**Brief:** Can you rewrite the entries from the line containing "Is the point at 85,178" through the end of the entries, changing "further" to "farther" and leaving everything else untouched?

(A run of records)

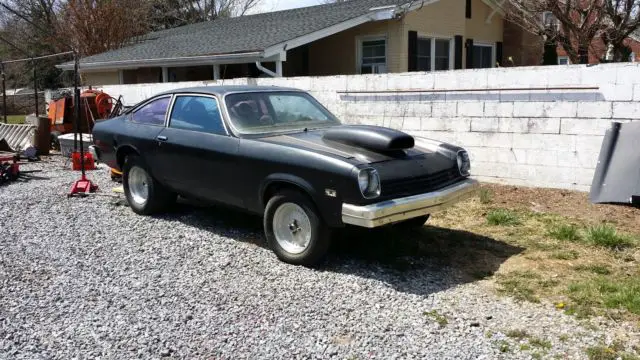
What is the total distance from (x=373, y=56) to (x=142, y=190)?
1051 cm

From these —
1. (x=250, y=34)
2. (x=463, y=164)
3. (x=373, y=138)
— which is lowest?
(x=463, y=164)

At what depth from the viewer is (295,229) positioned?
17.4ft

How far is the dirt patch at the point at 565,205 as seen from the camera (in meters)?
6.48

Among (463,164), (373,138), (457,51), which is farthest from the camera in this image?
(457,51)

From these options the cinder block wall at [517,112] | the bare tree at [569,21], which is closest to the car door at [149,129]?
the cinder block wall at [517,112]

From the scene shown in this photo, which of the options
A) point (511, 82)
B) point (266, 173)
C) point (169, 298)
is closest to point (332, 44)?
point (511, 82)

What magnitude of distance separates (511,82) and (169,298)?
5365 mm

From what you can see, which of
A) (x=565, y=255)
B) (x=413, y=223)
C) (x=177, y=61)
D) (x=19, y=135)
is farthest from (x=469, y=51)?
(x=565, y=255)

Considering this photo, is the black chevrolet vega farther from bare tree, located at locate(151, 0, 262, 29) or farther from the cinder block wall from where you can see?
bare tree, located at locate(151, 0, 262, 29)

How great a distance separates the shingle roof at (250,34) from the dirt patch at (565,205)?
7584 millimetres

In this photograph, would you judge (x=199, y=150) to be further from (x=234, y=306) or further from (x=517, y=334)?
(x=517, y=334)

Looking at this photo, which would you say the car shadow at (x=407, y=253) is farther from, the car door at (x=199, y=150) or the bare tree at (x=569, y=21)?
the bare tree at (x=569, y=21)

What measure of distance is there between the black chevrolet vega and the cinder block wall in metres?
2.47

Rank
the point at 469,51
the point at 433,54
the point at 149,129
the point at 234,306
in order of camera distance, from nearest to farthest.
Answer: the point at 234,306
the point at 149,129
the point at 433,54
the point at 469,51
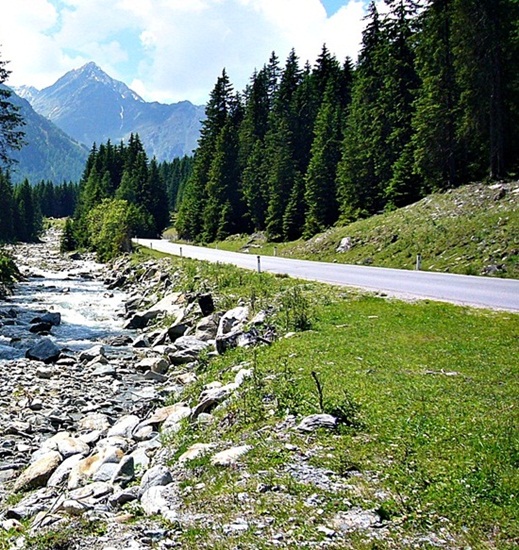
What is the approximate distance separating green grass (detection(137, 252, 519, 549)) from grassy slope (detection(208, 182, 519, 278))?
11.6m

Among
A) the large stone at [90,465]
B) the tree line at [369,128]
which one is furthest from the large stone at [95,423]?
the tree line at [369,128]

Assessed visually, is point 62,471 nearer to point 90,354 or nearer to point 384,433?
point 384,433

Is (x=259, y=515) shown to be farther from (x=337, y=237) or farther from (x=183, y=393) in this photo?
(x=337, y=237)

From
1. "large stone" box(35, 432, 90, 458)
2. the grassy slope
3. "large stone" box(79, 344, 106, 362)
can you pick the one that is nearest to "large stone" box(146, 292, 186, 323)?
"large stone" box(79, 344, 106, 362)

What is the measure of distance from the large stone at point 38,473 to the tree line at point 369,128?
3073cm

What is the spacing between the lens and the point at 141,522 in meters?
5.66

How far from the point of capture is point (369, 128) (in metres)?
45.5

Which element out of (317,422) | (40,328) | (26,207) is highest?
(26,207)

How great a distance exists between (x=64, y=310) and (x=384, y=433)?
26512 millimetres

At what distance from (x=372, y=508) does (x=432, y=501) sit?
0.60 m

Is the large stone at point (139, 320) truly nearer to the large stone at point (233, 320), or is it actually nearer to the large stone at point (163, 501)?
the large stone at point (233, 320)

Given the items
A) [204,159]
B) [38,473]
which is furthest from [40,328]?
[204,159]

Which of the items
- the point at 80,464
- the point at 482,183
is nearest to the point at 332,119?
the point at 482,183

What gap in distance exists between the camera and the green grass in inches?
195
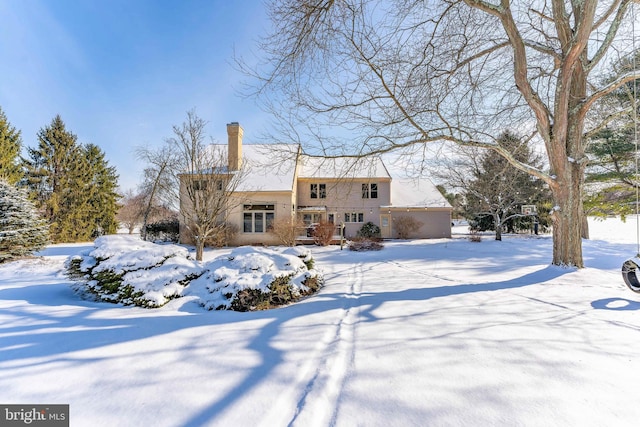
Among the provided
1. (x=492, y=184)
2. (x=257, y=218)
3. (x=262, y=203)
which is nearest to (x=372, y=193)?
(x=492, y=184)

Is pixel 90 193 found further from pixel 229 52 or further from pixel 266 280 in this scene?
pixel 266 280

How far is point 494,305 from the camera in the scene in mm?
4344

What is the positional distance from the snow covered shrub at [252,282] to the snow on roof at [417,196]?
16.8m

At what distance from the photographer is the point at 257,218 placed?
18531 millimetres

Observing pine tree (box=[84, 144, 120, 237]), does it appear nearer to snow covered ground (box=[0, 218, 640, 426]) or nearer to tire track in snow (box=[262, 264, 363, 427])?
snow covered ground (box=[0, 218, 640, 426])

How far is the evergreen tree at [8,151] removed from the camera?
1554 centimetres

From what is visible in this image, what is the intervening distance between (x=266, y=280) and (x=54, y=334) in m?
2.77

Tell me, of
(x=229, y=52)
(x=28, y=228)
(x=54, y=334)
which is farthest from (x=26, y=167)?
(x=54, y=334)

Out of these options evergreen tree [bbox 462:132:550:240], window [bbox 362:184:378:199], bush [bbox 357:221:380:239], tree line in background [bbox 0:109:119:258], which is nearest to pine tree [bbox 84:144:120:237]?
tree line in background [bbox 0:109:119:258]

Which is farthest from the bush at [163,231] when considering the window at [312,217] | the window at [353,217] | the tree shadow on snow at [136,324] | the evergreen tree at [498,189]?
the evergreen tree at [498,189]

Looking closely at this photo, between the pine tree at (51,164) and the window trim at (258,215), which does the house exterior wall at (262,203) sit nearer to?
the window trim at (258,215)

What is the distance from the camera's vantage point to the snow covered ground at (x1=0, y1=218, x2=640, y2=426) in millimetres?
1886

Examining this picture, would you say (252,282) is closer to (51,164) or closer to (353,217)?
(353,217)

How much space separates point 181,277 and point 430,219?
798 inches
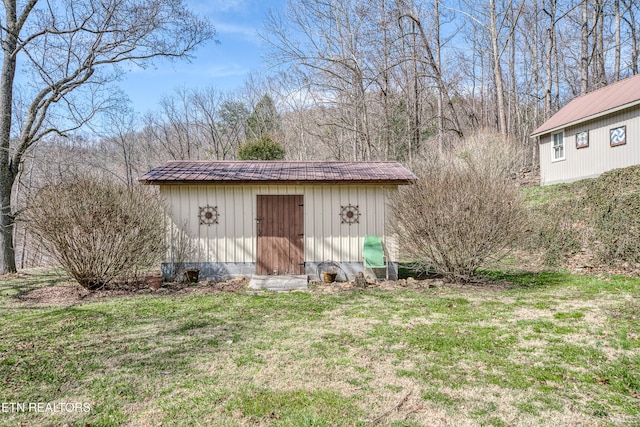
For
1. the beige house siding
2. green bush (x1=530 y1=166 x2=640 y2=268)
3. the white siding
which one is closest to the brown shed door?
the white siding

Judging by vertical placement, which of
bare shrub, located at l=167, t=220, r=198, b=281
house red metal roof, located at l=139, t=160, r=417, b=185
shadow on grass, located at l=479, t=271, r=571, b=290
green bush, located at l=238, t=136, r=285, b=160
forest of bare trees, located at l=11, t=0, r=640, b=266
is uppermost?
forest of bare trees, located at l=11, t=0, r=640, b=266

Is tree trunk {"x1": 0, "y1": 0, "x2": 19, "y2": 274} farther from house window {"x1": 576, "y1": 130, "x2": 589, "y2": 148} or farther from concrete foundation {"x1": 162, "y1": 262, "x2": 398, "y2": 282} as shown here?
house window {"x1": 576, "y1": 130, "x2": 589, "y2": 148}

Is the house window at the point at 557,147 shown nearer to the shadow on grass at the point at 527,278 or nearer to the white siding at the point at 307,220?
the shadow on grass at the point at 527,278

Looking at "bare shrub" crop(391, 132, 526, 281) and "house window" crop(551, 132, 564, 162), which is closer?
"bare shrub" crop(391, 132, 526, 281)

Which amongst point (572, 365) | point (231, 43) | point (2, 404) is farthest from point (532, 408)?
point (231, 43)

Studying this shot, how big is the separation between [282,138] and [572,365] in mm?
22453

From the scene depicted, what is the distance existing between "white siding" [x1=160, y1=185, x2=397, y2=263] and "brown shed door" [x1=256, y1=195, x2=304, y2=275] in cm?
14

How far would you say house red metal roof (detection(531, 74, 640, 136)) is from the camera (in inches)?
480

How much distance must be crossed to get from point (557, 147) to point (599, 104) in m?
2.22

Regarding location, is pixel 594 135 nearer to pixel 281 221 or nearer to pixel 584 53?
pixel 584 53

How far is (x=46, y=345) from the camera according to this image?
13.8 feet

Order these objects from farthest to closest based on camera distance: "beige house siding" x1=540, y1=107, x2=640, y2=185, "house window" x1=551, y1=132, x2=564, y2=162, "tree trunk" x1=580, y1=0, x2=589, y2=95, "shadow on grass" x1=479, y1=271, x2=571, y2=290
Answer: "tree trunk" x1=580, y1=0, x2=589, y2=95 → "house window" x1=551, y1=132, x2=564, y2=162 → "beige house siding" x1=540, y1=107, x2=640, y2=185 → "shadow on grass" x1=479, y1=271, x2=571, y2=290

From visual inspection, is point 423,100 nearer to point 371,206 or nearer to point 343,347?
point 371,206

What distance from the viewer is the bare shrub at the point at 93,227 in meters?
6.48
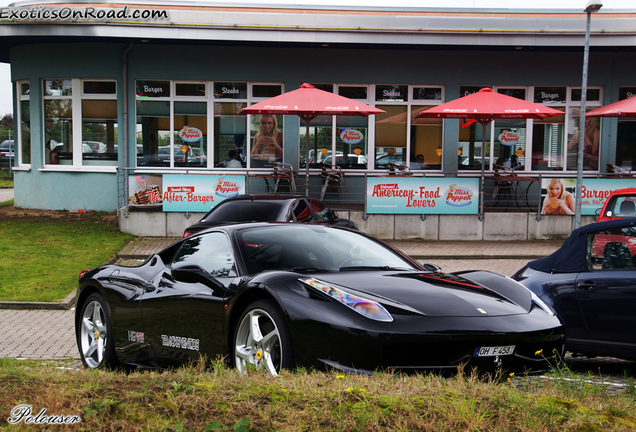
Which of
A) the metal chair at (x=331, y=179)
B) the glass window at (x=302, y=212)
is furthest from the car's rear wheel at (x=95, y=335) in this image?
the metal chair at (x=331, y=179)

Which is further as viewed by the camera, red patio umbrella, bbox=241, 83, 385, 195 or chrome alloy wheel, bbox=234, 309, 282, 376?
red patio umbrella, bbox=241, 83, 385, 195

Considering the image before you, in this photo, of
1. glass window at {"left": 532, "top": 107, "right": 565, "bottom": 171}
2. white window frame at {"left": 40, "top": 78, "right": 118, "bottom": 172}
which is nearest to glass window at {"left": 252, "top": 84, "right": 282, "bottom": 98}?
white window frame at {"left": 40, "top": 78, "right": 118, "bottom": 172}

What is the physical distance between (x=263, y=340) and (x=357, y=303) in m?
0.67

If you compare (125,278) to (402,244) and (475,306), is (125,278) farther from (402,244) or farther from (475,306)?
(402,244)

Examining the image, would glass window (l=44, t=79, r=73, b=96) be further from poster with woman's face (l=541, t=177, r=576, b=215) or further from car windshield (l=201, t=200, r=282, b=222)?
poster with woman's face (l=541, t=177, r=576, b=215)

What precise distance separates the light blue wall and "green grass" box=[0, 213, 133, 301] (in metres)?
1.74

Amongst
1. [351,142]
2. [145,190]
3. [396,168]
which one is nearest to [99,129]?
[145,190]

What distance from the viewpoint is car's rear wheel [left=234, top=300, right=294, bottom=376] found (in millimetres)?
4051

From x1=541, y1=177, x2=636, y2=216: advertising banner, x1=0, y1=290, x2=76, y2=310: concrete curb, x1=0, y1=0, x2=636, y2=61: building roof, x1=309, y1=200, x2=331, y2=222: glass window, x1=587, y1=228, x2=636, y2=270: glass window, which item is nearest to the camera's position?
x1=587, y1=228, x2=636, y2=270: glass window

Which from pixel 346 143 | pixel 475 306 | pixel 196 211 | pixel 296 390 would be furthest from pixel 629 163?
pixel 296 390

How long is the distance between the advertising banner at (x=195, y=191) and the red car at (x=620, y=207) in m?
8.24

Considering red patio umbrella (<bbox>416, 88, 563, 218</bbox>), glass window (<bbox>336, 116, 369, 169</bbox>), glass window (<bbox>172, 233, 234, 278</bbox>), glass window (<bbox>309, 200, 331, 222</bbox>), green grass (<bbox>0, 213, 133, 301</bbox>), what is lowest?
green grass (<bbox>0, 213, 133, 301</bbox>)

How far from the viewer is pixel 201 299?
4762mm

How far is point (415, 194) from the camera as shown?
53.2 feet
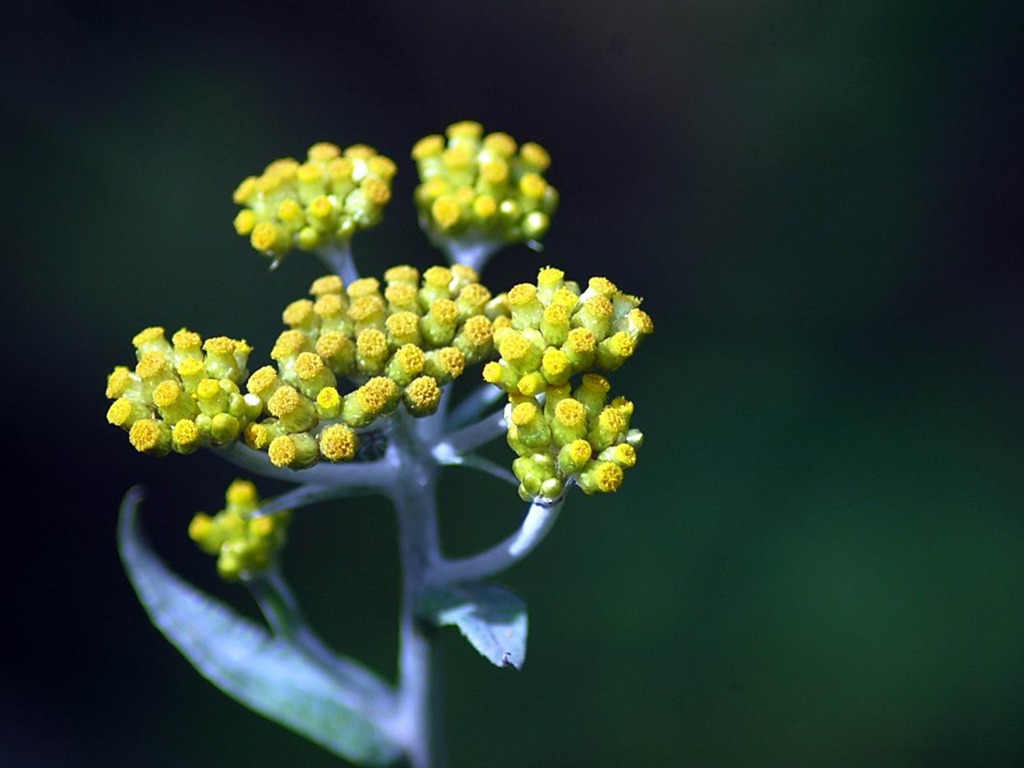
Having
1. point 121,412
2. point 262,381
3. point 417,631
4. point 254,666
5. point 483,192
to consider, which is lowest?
point 254,666

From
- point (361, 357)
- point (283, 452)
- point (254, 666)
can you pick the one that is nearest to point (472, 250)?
point (361, 357)

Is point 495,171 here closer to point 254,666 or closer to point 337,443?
point 337,443

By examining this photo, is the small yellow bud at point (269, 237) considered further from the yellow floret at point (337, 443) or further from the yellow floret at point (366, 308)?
the yellow floret at point (337, 443)

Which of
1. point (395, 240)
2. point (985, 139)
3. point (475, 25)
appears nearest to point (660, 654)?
point (395, 240)

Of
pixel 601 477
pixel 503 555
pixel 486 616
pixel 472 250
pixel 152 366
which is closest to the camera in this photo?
pixel 601 477

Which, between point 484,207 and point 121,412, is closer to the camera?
point 121,412

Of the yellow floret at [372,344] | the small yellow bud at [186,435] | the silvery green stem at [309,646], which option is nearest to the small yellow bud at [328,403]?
the yellow floret at [372,344]

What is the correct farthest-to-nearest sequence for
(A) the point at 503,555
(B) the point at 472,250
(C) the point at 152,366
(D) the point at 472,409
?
(B) the point at 472,250
(D) the point at 472,409
(A) the point at 503,555
(C) the point at 152,366
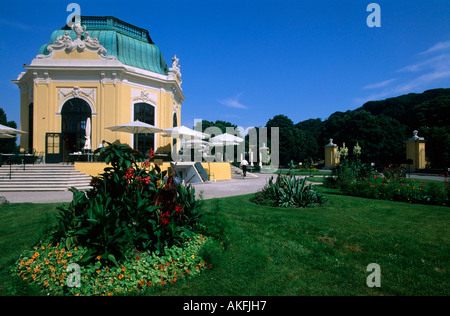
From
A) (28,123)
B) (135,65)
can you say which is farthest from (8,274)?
(28,123)

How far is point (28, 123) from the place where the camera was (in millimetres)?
19531

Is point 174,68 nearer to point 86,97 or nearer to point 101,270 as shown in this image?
point 86,97

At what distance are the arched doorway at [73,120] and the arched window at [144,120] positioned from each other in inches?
128

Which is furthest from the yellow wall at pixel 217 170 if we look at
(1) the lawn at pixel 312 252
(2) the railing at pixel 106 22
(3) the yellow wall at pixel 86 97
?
(2) the railing at pixel 106 22

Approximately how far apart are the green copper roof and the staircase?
9.56 meters

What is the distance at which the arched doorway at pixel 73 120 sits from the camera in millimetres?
17609

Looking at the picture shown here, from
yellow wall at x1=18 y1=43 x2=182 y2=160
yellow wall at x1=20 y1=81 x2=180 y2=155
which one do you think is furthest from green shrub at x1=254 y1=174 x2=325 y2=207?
yellow wall at x1=18 y1=43 x2=182 y2=160

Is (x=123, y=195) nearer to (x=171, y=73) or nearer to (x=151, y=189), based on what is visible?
(x=151, y=189)

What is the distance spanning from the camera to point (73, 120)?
17812mm

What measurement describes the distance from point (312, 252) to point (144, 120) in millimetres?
17438

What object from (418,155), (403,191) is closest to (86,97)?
(403,191)

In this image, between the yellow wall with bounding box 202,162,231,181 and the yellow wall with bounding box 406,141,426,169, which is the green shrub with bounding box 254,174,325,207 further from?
the yellow wall with bounding box 406,141,426,169

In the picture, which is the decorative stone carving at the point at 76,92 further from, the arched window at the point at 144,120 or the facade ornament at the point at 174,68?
the facade ornament at the point at 174,68

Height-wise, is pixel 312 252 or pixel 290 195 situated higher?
pixel 290 195
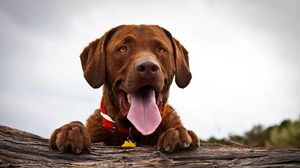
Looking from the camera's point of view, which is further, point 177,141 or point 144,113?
point 144,113

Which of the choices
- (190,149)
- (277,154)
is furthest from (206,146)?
(277,154)

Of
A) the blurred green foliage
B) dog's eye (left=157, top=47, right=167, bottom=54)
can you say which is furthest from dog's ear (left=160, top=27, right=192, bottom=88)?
the blurred green foliage

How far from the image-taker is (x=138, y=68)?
17.4 feet

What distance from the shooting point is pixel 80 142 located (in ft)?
14.7

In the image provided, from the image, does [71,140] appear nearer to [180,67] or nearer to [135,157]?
[135,157]

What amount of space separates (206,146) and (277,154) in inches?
25.6

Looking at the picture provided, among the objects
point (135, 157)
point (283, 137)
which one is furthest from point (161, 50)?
point (283, 137)

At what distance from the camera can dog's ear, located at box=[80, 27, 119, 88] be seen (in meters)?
5.90

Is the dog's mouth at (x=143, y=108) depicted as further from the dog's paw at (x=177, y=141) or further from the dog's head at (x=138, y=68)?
the dog's paw at (x=177, y=141)

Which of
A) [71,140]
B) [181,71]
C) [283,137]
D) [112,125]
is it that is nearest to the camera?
Result: [71,140]

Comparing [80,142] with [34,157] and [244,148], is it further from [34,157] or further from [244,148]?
[244,148]

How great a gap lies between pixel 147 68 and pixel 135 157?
3.76ft

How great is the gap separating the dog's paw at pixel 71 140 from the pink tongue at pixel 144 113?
864 mm

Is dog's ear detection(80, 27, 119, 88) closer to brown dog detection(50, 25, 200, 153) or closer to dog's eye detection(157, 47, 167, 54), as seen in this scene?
brown dog detection(50, 25, 200, 153)
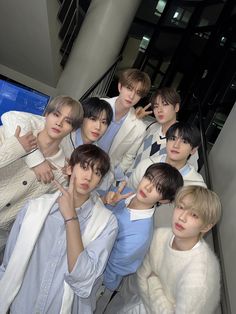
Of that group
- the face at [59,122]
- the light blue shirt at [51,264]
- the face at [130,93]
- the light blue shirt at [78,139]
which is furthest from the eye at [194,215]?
the face at [130,93]

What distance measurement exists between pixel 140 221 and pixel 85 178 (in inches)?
15.2

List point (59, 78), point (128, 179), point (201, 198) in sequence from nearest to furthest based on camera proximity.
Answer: point (201, 198)
point (128, 179)
point (59, 78)

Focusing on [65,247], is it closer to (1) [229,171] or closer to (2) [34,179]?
(2) [34,179]

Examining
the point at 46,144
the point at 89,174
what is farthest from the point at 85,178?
the point at 46,144

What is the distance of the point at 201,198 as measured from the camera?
4.98ft

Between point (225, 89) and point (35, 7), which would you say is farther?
point (225, 89)

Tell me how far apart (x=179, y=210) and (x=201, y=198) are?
12cm

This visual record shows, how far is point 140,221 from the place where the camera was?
168 cm

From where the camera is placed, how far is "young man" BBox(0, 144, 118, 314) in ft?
4.83

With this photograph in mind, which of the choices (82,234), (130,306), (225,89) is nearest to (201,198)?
(82,234)

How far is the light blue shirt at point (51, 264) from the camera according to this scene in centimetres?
154

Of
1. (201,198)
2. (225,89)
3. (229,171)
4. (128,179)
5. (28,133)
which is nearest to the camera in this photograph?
(201,198)

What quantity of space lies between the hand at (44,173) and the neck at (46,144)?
12 centimetres

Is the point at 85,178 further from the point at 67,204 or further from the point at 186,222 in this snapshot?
the point at 186,222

**Result of the exercise:**
Is the point at 85,178 farther from the point at 67,204 or farther from the point at 186,222 in this snapshot?
the point at 186,222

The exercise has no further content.